The unique hand technique of weaving figured muslin was called jamdani in olden days and the weave was called Dhakai. So the mere fact that we call it 'jamdani sari' today is incorrect; as mentioned, the right word is 'Dhakai sari' referring to today's jamdani sari. Jamdani is Persian figured loom embroidery with geometric and floral designs. It is an heirloom weave, which we are all passionate about and there is no denying that muslin jamdanis were a big part of our rich heritage.
Weavers who were brought in from Central Asia did Jamdani weaving, since inception. When Muslim gentries and sultans came to this land they bought their own artisans like goldsmiths, architects, weavers and it is their influence that we see in this particular weaving technique; it is more akin to carpet weaving. In earlier days because the yarn count was very high we could make saris that had detailed intricate pit loom embroidery in it; with complicated and sophisticated work. Over the years we have seen that quality of cotton despoiled, even as the engineering became more basic.
However, it did little to tarnish the glory of this art, and even today every woman, regardless of the strata of the society has at least one piece of these beautiful saris. Recently, Dhakais have again woven their way to the hearts of our womenfolk and their popularity seemed to have leaped double fold. However this story has a twist. Like all things, Dhakais are being given a contemporary look; some try to call it a designer's touch and others, in rather a blunt manner call it murder.
How the old happened
The weavers' sheer sensitivity to create a new art form is translated into exquisite Jamdani design through a technique only known to them. Not all weavers are designers. And this fact comes across in today's Dhakais. To explain it further, master weavers of yesteryears took inspirations from their natural surroundings, be it the solar system, the stars in the night sky, or even a broken comb; they took inspiration from what they saw. This fact is reflected on some of the traditional designs- bhanga kahoi (broken comb), kauar thang (crow's feet), chinir bashon bhanga (broken sugar bowl), and ek anguilla (one fingered). Who would think that a crow's foot has aesthetic value? Everyday life struck the designers and mind-blowing designs flowed freely on the handloom.

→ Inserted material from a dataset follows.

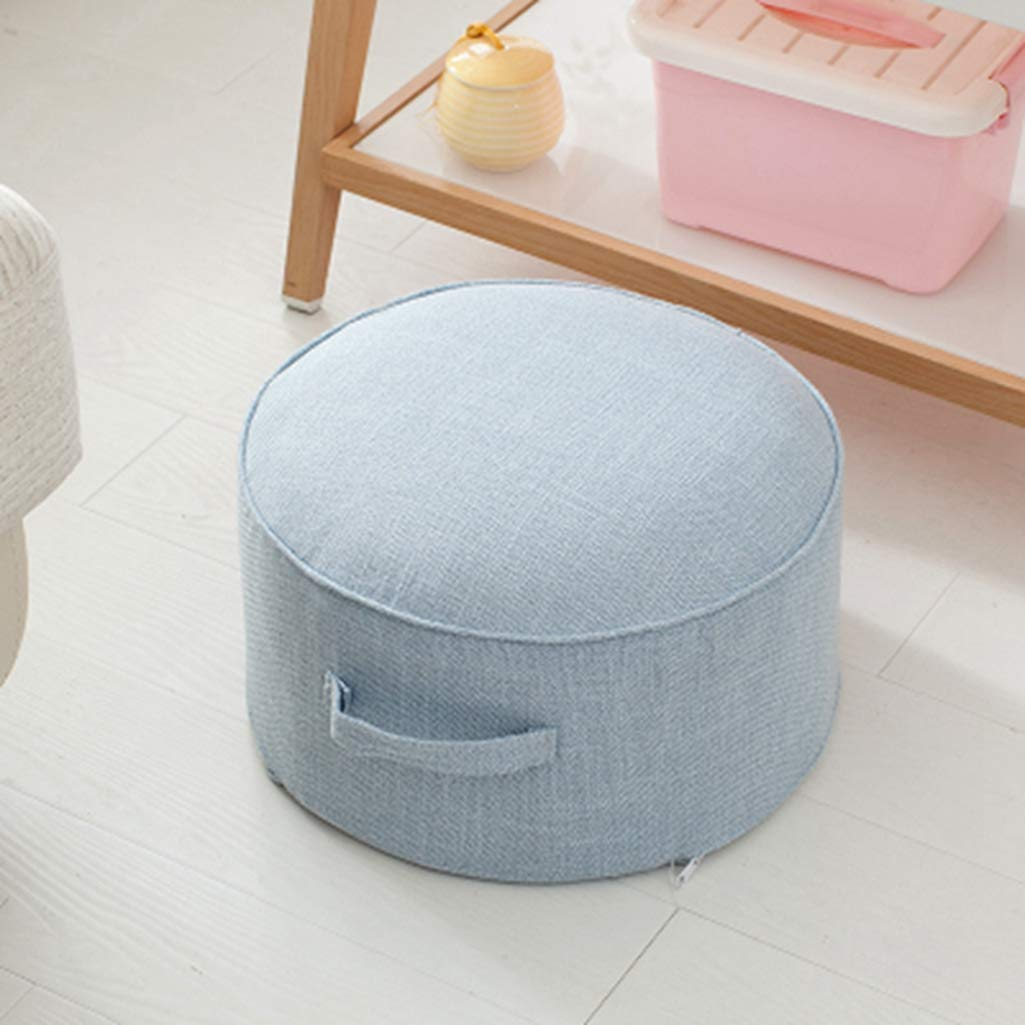 Amazon.com: Round High Strength Sponge Tatami Seat Cushion ...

The master weaver translates and interprets his imagination in the loom by creating a design. In this way he creates many designs and chooses names for them, in order that he may store them in his memory. The apprentice or sagred repeatedly recreates designs as instructed by his master weaver. This process helps the apprentice to memorise the buli (language) of a particular design. Thus he becomes a skilled designer. So judging by one's appearance you cannot undermine the ones talent. Their rustic, lungi clad look can be deceiving. These are designers who have no formal training but they were weaving attires for Kings and kin for ages.
To create a Dhakai jamdani muslin design, there is no short cut. It needs one's devotion, sincerity and commitment. It is not a mere profession; rather it can be called a passion, Maleka Khan, former President, Bangladesh Handicrafts Manufactures and Exporters Association recalls with pride.

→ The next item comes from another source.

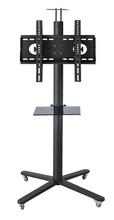 tv wall mount with dvd bracket Modern height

“When I hear people saying 'I designed this Jamdani sari,' I feel at a loss. Now if every ordinary person could design a motif and weave it through jamdani technique, our story would have certainly changed. I always say it and will continue to say it, until it no longer falls on people's deaf ears, that Dhakai saris' designs are nobody's designs. These belong to the nation and if anyone abuses it, it should be a criminal offence,” explains Maleka Khan.
There are many valid reasons for such a passionate claim. It has become an 'in' thing to claim this technique as someone's own property. “When weavers come to your doorstep and you restrict their options with specific instructions and colour combination, which you proceed to ruin by embroidering or adding a border to it, you are actually choking this art form to death. A Dhakai is in itself a stylish sari; it does not require added embellishments. Wear it the way it is, that should be graceful enough,” Maleka Khan explains.

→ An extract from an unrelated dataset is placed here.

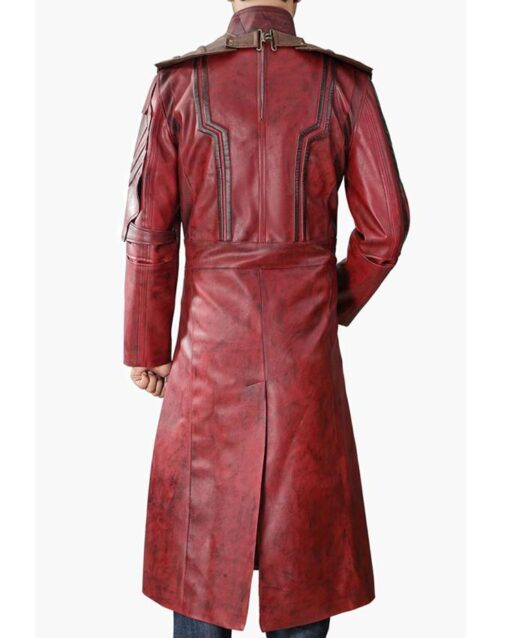 Guardians Of The Galaxy 2 Star Lord Red leather Coat Back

While on the matter Chandra Shekar Shaha, Vice President, National Crafts Council of Bangladesh(NNCB), feels that, “Demand of the times is a lame excuse for embellishing a Dhakai.” His arguments are clear: to make a jamdani attractive you do not need to accessorise it, you can analyse old motifs, re-create some, create new layouts, but there is no need to destroy purity to give it a contemporary look.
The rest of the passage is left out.